Ao ouvir a pergunta de Lu Chen, os olhos de Wu Ya brilharam:
— Ah, claro! — E ele realmente foi. Após terminar, levantou as calças e observou Lu Chen, que usava um galho para remexer as fezes, tapando o nariz com uma expressão de total nojo.

— Droga, como não tem nada aqui? — Lu Chen encarou Wu Ya com ferocidade.

Wu Ya deu de ombros, indicando que as necessidades fisiológicas não estavam sob seu controle. Em seguida, recebeu um soco no peito; agora que estava mais recuperado, o cutucão de Lu Chen havia evoluído para um soco.

Os dois entraram em um ciclo vicioso de sabotagem mútua, sem nunca se cansarem. Lu Chen, por sua vez, passou a coletar meticulosamente todos os núcleos de energia de demônios de nível Ouro que encontrava, priorizando sua própria ascensão.

Lu Chen mantinha a cautela, evitando se aprofundar demais na floresta ao sul do rio, pois não tinha certeza se conseguiria sobreviver usando apenas uma linhagem, especialmente carregando um peso morto.

Ao cair da noite, Lu Chen acendeu uma fogueira. Entediados, sentaram-se lado a lado e voltaram a trocar provocações. Wu Ya estava mais disposto; a capacidade de recuperação de um nível Platina não era comum. O local de acampamento fora sugerido por Wu Ya, conhecido pelos veteranos do Sudoeste como uma área com menor frequência de demônios. Lu Chen notou muitos vestígios de fogueiras antigas e teve que admitir que, desta vez, Wu Ya não o enganara. Afinal, a noite naquela floresta não era para amadores.

— Ei, garoto, quero ir ao banheiro — disse Wu Ya.

— Segure — respondeu Lu Chen, revirando os olhos. Aquele desgraçado já tinha pedido para ir ao banheiro cinco vezes no caminho só para irritá-lo, e em quatro delas não aconteceu nada!

O rosto de Wu Ya ficou esverdeado:
— Ei, garoto, desta vez é sério!

— Não acredito. Segure por três dias e três noites primeiro — Lu Chen abaixou a cabeça e concentrou sua Lâmina do Vazio na tentativa de cortar as algemas, mas o material era desconhecido e nem mesmo a lâmina conseguiu arranhá-lo.

"Três dias e três noites..." Wu Ya sentiu um calafrio. Ele sabia que Lu Chen era capaz de levar a ameaça a sério.
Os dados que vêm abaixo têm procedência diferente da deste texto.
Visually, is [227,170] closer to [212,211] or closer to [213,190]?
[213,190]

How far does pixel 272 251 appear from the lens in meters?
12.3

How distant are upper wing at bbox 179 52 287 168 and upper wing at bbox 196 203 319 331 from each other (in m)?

— Diga-me, qual a sua relação com o Palácio Baihe e o Pavilhão Baiyu? Por que vivem em harmonia? — perguntou Lu Chen, curioso.

— Você quer mesmo saber? — Wu Ya perguntou, sorrindo.

— Não.

— ...

***

Diante da árvore quebrada onde Lu Chen e Wu Ya lutaram pela primeira vez, um homem de meia-idade, vestindo roupas de linho folgadas, chegou sozinho. Sua expressão era serena, como se o que estivesse fazendo fosse algo tão trivial quanto preparar um chá.

Ele encontrou o celular descartado por Lu Chen e examinou os vestígios da luta, com um olhar confuso. "Nível Ouro?"

Ele abriu a gravação do aparelho e ouviu cada palavra com atenção, temendo perder qualquer detalhe. Nem Lu Chen percebera que Wu Ya ativara a gravação; ele sabia desde o início que o celular seria encontrado, destruído ou descartado. Mesmo que fosse destruído, o arquivo de áudio poderia ser recuperado.

Após ouvir a gravação, o homem soltou um suspiro profundo. Se não havia hostilidade, Wu Ya provavelmente ainda estava vivo.

Ele caminhou calmamente em direção ao Rio Fronteiriço, como se soubesse exatamente para onde ir para encontrar o outro.